Living in Midair: Life as an Undocumented Youth

August 17, 2017

By Lina Maria Lenis Gonzalez

Dreamer ProtestingIn life, there are some experiences that others can try to relate to and genuinely feel sympathy and compassion for but never truly understand unless they’ve lived those experiences themselves. Being undocumented in the land of the free and home of the brave is one of those experiences and marks you forever. For twelve years, I felt like I was living in midair—I considered myself American, but my feet could never touch the ground because the government I so admired didn’t consider me one of its own. Although by textbook definition I am no longer a Dreamer, I will forever call myself one—because Dreamers are a family who relate to each other by the similarity of their scars. We’ve all been marked by the fear that our parents may not come home for dinner, falling victims to the raids. But there is one scar that stands out in all of us: the fear of not being able to attend college.

This fear is all too real because undocumented students cannot apply for federal financial aid (including loans) and are ineligible for instate tuition in most states. Furthermore, they are barred from applying to countless scholarships which require citizenship. And the scholarships that are available to Dreamers typically come in small amounts. These factors, along with the socio-economic realities of the immigrant community, make it nearly impossible for undocumented students to enroll in a four-year college program, much less at the institution of their choice.

> _DATA BLOCK_
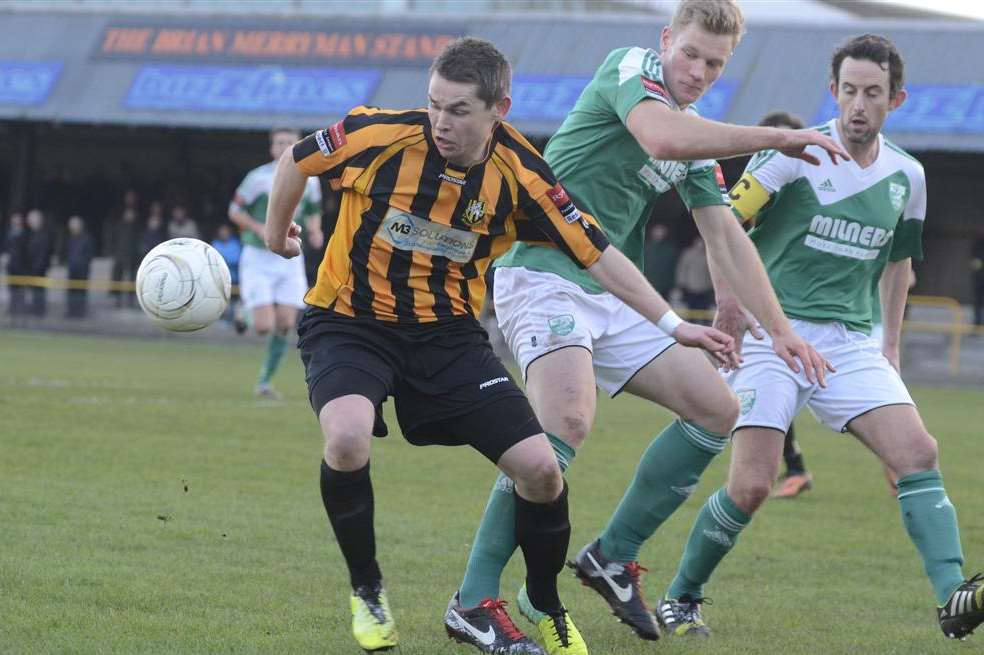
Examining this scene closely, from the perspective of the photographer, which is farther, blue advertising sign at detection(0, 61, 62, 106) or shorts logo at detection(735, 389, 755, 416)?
blue advertising sign at detection(0, 61, 62, 106)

> _OBJECTIVE_
Pick up the essay about life as an undocumented youth where it stops, and continue it.

> _ANSWER TO THIS EXERCISE_
Until my senior year of high school, the odds were against my attending college. In my entire life, I have never feared anything more. My parents always painted a picture in my mind of what higher education could mean for me and my future. I yearned to know what it would feel like to move into a dorm room, sit in a large college lecture hall, and graduate as my parents cry tears of joy from the audience. The agony I felt over the thought of never getting the opportunity to experience these things is something that only undocumented youths and their parents can truly understand.

Although the DACA program made it possible for many undocumented youths to experience college, they still cannot walk with their feet firmly planted on the ground because not only is DACA temporary, but based on this administration’s actions on immigration, it will likely to be taken away.

Legislators have for a long time failed to heal this community, but justice is just a bill away. Different versions of the Dream Act have existed since 2001, and fundamental portions remain, but the Dream Act of 2017 offers unprecedented features. The greatest differences are that it expands eligibility to those who entered the United States before the age of 18 and allows DACA recipients to automatically receive Conditional Permanent Resident Status. Also, the Dream Act of 2017 would repeal part of the Illegal Immigration Reform, and Immigrant Responsibility Act of 1996, which dissuades states from offering instate tuition privileges to undocumented individuals. These variations may appear minor, but they are grand concessions for the thousands gaining new opportunities.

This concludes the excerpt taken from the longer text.